REQUIRED TASK: Please update the records between the lines holding "How far apart" and "y=127), (x=696, y=43)", inclusive, replacing "beach chair" with "deck chair" and leaving everything else unchanged. Give back only those lines.

DATASET ENTRIES:
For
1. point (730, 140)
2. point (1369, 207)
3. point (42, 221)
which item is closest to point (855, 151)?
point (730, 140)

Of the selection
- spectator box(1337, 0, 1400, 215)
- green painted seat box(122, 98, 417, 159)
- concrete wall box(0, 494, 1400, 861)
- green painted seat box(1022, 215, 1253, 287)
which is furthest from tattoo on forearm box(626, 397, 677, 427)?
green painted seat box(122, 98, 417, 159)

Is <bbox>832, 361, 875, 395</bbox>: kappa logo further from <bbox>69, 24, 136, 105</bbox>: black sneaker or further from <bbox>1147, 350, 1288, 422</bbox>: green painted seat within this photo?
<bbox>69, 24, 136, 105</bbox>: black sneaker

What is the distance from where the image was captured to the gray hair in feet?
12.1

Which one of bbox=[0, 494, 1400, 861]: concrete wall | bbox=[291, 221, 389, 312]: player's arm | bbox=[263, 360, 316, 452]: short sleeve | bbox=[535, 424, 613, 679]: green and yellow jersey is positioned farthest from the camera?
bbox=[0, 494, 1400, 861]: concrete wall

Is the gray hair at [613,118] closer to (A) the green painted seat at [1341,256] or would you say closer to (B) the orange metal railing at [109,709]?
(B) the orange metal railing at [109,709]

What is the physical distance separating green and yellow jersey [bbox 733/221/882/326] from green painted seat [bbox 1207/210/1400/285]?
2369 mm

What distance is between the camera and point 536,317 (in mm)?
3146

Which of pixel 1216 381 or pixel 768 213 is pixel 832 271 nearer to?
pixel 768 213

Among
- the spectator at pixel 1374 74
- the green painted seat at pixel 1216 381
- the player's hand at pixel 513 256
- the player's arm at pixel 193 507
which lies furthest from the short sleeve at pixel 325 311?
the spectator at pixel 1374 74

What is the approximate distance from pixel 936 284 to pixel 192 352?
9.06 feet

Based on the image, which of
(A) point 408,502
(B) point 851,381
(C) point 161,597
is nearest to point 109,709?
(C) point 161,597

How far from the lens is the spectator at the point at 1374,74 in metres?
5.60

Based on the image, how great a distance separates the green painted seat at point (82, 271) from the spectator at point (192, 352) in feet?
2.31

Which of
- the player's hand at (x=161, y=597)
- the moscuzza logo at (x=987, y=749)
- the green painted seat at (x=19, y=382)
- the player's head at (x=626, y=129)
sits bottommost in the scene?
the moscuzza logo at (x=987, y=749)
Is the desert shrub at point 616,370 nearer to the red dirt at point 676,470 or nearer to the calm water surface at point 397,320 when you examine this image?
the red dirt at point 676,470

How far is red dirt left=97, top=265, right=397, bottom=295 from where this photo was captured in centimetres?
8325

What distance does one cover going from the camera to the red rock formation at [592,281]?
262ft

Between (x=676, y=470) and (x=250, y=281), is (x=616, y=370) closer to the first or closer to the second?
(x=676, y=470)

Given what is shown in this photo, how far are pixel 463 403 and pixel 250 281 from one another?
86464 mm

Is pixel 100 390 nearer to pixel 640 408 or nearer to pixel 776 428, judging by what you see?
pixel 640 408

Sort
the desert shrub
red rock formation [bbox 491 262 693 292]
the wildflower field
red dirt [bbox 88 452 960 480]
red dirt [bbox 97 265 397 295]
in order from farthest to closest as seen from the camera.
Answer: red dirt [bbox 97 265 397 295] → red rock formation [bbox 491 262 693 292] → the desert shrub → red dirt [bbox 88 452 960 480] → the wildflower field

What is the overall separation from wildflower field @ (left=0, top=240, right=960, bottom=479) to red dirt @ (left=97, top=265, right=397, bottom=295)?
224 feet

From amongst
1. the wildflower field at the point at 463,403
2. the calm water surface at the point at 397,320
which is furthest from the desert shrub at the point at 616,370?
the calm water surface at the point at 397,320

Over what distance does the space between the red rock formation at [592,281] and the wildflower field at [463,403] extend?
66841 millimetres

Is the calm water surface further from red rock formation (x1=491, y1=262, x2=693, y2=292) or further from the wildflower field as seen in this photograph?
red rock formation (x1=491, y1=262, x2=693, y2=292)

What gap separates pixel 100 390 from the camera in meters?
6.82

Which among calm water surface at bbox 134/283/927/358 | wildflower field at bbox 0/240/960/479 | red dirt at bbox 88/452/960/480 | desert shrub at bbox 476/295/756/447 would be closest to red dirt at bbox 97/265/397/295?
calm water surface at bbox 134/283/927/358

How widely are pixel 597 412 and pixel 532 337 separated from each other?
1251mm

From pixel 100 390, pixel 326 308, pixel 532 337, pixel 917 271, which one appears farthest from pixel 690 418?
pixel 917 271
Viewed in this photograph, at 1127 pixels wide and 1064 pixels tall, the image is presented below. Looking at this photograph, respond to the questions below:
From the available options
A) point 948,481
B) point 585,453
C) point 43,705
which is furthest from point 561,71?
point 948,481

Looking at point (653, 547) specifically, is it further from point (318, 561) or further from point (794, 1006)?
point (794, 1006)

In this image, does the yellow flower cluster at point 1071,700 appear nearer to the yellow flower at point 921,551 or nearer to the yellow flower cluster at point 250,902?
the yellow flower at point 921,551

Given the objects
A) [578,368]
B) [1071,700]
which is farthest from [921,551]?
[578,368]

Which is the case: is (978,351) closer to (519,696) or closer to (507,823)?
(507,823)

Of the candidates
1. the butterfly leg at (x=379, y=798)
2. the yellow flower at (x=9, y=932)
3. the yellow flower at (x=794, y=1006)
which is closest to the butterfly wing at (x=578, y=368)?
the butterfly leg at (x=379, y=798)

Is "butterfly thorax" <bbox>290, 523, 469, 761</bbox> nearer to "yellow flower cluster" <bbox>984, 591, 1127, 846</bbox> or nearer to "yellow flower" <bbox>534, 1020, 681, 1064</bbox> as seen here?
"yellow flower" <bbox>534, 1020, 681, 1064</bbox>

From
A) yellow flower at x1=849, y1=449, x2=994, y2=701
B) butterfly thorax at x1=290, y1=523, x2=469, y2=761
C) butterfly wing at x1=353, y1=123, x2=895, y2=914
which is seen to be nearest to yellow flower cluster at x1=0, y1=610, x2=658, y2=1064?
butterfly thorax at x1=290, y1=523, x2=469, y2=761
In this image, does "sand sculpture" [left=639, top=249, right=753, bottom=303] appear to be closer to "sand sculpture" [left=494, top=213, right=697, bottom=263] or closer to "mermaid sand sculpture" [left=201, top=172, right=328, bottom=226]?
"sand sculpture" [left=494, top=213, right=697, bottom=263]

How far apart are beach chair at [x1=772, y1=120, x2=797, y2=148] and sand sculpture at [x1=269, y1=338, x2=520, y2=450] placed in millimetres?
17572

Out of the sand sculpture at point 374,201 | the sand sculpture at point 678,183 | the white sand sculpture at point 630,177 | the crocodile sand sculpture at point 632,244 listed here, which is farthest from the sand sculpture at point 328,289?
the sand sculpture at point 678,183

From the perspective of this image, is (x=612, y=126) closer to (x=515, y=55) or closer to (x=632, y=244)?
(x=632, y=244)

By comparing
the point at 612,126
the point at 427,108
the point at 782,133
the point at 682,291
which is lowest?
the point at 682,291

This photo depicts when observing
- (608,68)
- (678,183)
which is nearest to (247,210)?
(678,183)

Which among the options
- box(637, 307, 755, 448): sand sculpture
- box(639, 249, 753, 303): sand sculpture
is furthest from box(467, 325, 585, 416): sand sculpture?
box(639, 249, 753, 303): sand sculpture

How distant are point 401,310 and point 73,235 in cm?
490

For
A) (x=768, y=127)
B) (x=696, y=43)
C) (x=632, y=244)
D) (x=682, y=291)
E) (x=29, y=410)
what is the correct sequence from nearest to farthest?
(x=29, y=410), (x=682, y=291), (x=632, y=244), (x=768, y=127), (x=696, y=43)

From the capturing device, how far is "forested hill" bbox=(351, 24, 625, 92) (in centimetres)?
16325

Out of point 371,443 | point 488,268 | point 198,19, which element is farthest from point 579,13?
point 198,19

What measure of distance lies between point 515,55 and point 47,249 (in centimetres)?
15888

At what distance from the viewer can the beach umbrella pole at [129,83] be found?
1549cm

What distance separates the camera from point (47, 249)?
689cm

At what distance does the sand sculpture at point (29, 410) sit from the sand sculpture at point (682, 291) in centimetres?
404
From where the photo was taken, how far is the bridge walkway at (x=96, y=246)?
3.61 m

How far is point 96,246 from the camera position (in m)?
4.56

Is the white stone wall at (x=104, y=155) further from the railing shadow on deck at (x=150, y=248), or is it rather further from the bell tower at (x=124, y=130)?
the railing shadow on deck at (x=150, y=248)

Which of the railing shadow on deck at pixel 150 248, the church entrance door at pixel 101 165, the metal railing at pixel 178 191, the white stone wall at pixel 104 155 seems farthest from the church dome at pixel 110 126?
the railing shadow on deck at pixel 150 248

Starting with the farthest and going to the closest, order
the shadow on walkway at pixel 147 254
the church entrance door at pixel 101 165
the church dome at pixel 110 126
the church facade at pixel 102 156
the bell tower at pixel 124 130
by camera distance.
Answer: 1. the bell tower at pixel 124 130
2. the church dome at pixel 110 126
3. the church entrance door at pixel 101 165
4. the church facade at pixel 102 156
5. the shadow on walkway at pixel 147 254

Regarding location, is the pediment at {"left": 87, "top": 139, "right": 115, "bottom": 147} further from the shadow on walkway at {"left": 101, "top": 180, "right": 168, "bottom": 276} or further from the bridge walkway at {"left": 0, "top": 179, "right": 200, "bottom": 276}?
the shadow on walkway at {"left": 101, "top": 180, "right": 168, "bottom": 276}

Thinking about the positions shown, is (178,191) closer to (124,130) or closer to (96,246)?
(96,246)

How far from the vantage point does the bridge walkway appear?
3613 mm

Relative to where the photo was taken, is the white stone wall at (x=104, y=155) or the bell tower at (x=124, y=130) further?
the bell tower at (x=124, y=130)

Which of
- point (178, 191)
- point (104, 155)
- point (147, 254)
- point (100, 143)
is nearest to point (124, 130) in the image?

EXPECTED OUTPUT:
How far apart are deck chair at [x1=772, y1=120, x2=797, y2=148] and sand sculpture at [x1=269, y1=338, x2=520, y2=450] placed in millimetres?
17572

Out of the sand sculpture at point 374,201 | the sand sculpture at point 678,183 | the white sand sculpture at point 630,177 | the crocodile sand sculpture at point 632,244 listed here, which is farthest from the sand sculpture at point 328,289?
the sand sculpture at point 678,183

From the perspective of this image, is (x=612, y=126) closer to (x=515, y=55) or closer to (x=632, y=244)?
(x=632, y=244)

By comparing
the point at 612,126
the point at 427,108
the point at 782,133
the point at 682,291
which is lowest?
the point at 682,291

This photo depicts when observing
- (608,68)
- (678,183)
which is nearest to (247,210)?
(678,183)

Which among the options
- box(637, 307, 755, 448): sand sculpture
- box(639, 249, 753, 303): sand sculpture
is furthest from box(467, 325, 585, 416): sand sculpture?
box(639, 249, 753, 303): sand sculpture

How distant are point 401,310 and point 73,235 in cm?
490

For
A) (x=768, y=127)
B) (x=696, y=43)
C) (x=632, y=244)
D) (x=682, y=291)
E) (x=29, y=410)
what is the correct sequence from nearest to farthest?
(x=29, y=410), (x=682, y=291), (x=632, y=244), (x=768, y=127), (x=696, y=43)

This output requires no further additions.